Shortly before midnight on Saturday, 8 December 2007, a young man was brought to Bankstown Hospital by three of his steroid-charged friends. Frustrated by the long queue, the three men used their friend as a battering ram to charge into the Emergency Department’s triage area.

‘The crazed men demolished half the waiting room, wrecked all the computers in the clerks’ quarters, and terrorised the patients, visitors and staff,’ said Clive Avery, an RN who was on triage duty that night.

‘It was scary for all involved, and it made us think a lot about our safety. The ED has been made a lot more secure since then,’ said Clive.

A study in NSW, which included 650 ED nurses, found that all of the nurses surveyed had experienced violence in the workplace. Alarmingly, evidence suggests that only 30% of incidents are reported. With the help of the NSWNA, Clive and his colleagues had the four men charged.

‘It is important to have a zero-tolerance policy towards violence,’ said Clive.

PECCs, Two Years On

In October 2006, The Lamp reported that the opening of four Psychiatric Emergency Care Centres (PECCs) signalled the transformation of mental health nursing in Sydney hospitals.

PECCs are designed to minimise the time mentally ill patients have to wait for an acute mental health bed, and to decrease the risk of violence towards ED nurses. Their success has led to PECCs being opened in five other metropolitan hospitals, and there are plans to establish more in regional hospitals.

Tony Lochead, NUM of the ED at The Tweed Hospital, would like to have a PECC attached to his department.

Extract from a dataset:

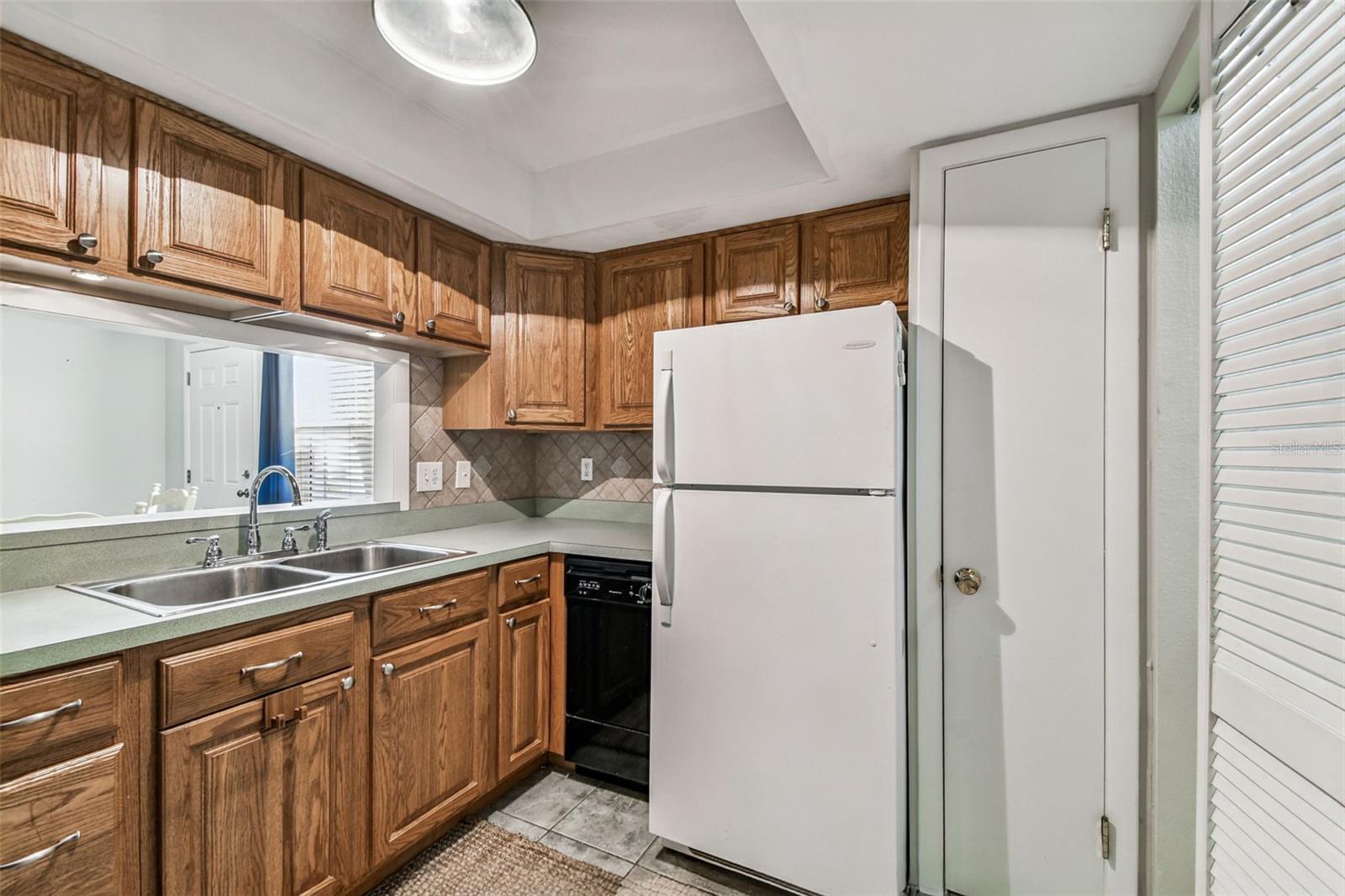 WEST SHORE VILLAGE FIVE PH I - Residential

‘We need to implement measures to ensure that mentally ill patients receive the same level of skill, privacy and compassion as our other patient groups – be those in the resus room or paediatric bays. Provision of an area with at least three room levels to manage this group and highly-skilled mental health staff are required to improve care. After all, we do not try and resuscitate a neonate with only a wards-person in the primary care room, ’ said Tony.

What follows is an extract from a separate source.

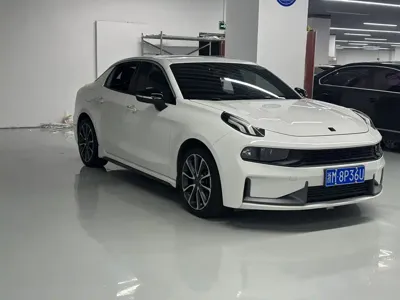 Lynk & Co 03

However, Barbara Daly, NUM of the ED at Prince of Wales Hospital, is disappointed with the lack of communication and co-operation with the PECC there.

‘The access to the PECC at Prince of Wales is skeletal. It only accepts patients who aren’t under the influence of alcohol or drugs, and who aren’t scheduled, but that describes most of the mentally-ill patients presenting in the ED, so we still have to deal with them,’ said Barbara.

PECCS have a policy against admitting patients under the influence of alcohol or drugs because their toxicology must be assessed and stabilised before their psychological state can be established. However, many ED nurses say this policy needs to be more flexible.

‘If a patient is homicidal or suicidal, their psychological condition must take precedence over their toxicology,’ said Rachel Meed, NUM of the ED at Calvery Mater Hospital, Newcastle.